What this means for T2020:
- A majority of T2020 dollars must be used on improving service reliability, service expansion and new bus lines in underserved, low-income, and communities of color, and result in significantly increased transit mode share.
- Investments must be prioritized near current and planned affordable housing, as well as in underserved, low-income, and communities of color. Investments must be responsive where the community has requested improved transit service.
- T2020 investments must not expand roadway capacity other than in support of additional public transit, through center turn lanes and safe access management techniques, active transportation, and ADA infrastructure.
- Investments must demonstrably reduce vehicle miles traveled and climate emissions to meet or exceed established regional goals for GHG reductions.
3) Ensure that transportation investments are transparent and accountable to the community.
What this means for T2020:
- T2020 corridors, projects, and programs must demonstrably deliver on community priorities, lifting up those voices historically underrepresented in decision making, as reflected through a current or planned equity analysis, public comment, and input from community-based leaders through Metro’s RTP, Climate Smart Communities, 2019 Coordinated Outreach, and similar local outreach.
- Investments that have not undergone robust and recent community involvement that includes an equity analysis, must not be included.
- T2020 investments must include stable funding secured from a progressive financing mechanism that does not cause nor exacerbate harm to low-income communities and communities of color.
- Investments cannot be based solely on polling of likely voters – this data does not reflect the priorities of the communities who rely on transit, and it does not take into account the unique position we will be in 2020 to engage a different voter profile than is captured in a “likely voter” sample.
4) Make a multimodal transportation system that is safe and accessible for people of all ages, abilities, and backgrounds.
What this means for T2020:
- A majority of T2020 dollars must be used on improving transit service reliability, service expansion, and new bus lines, and result in significantly increased transit mode share.
- Investments must fully complete the regional active transportation network, including walking, bicycling, and ADA access to transit, employment centers, affordable housing, main streets, and trails to access parks and natural areas.
- Projects must be prioritized in underserved communities, low-income communities, and communities of color.
- Investments must ensure physical accessibility for people of all ages and abilities, including safe and accessible routes to transit.
- Transit stops must be designed based on community-defined safety and comfort needs for transit users.
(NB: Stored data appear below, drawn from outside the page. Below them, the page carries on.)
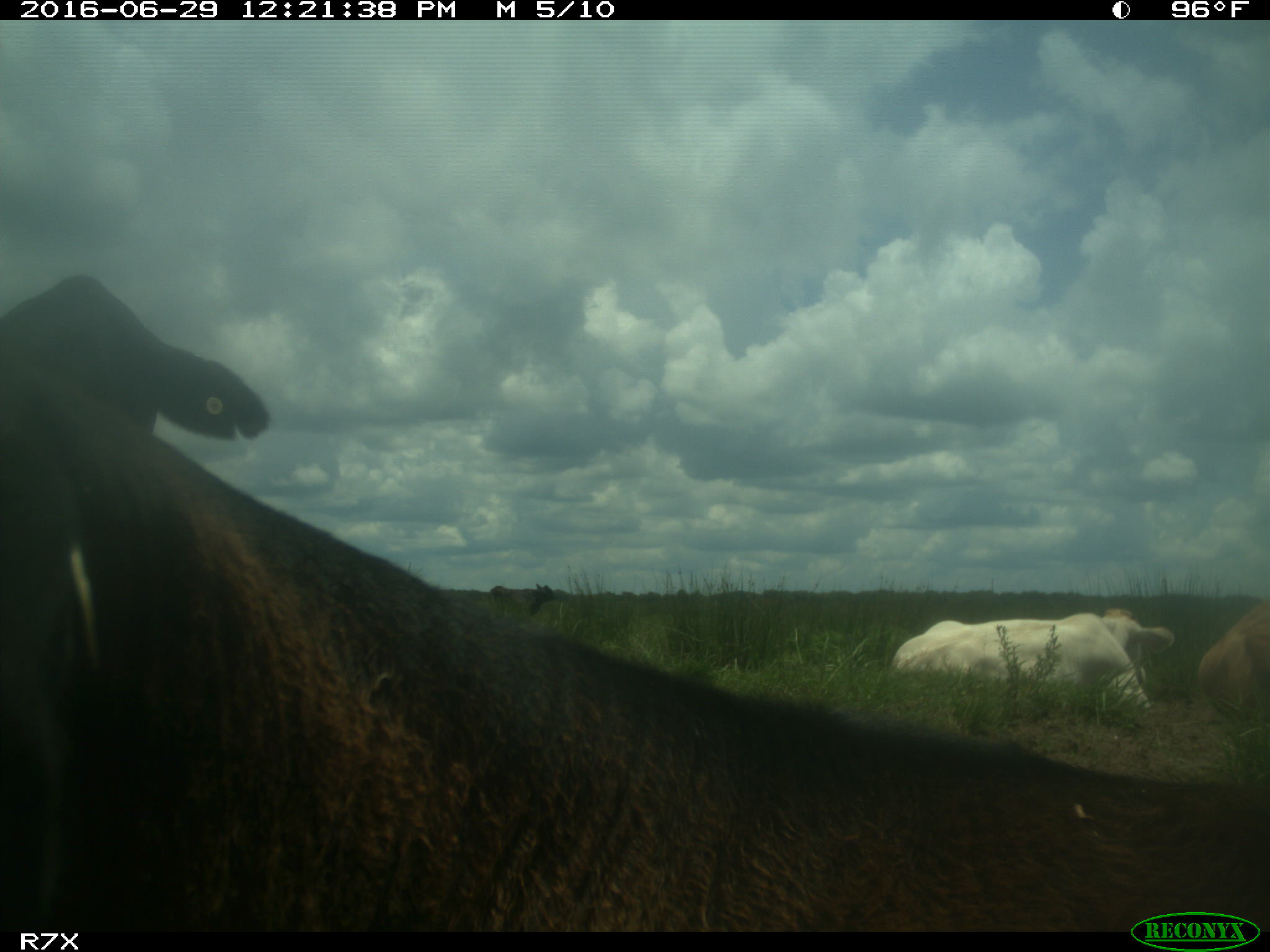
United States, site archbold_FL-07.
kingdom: Animalia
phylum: Chordata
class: Mammalia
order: Artiodactyla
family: Bovidae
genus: Bos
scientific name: Bos taurus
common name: domestic cow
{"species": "Bos taurus (domestic cow)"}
5) Guarantee funding for programs and operations that increase access to transportation options.
What this means for T2020:
- T2020 investments must include stable funding secured from a progressive funding mechanism for transit service operation expansions, regional travel options that increase access and use of public transit, walking, biking, ride sharing, telecommuting, and Safe Routes to School programs.
- Safe Routes to School should expand in definition to comprehensively include high schools, including new transit service to reach schools currently lacking service.
- Investments must stabilize and work to eliminate transit fares through eliminating fare hikes; establishing permanent, regionwide YouthPass for all youth under 18; and seeking to support other fare relief programs that are easily accessible to the communities they serve.
- Investments must be coordinated with existing efforts to create pricing structures for roadways, freeways, and parking, and revenues from these efforts must be prioritized to transit improvements in underserved, low-income, and communities of color.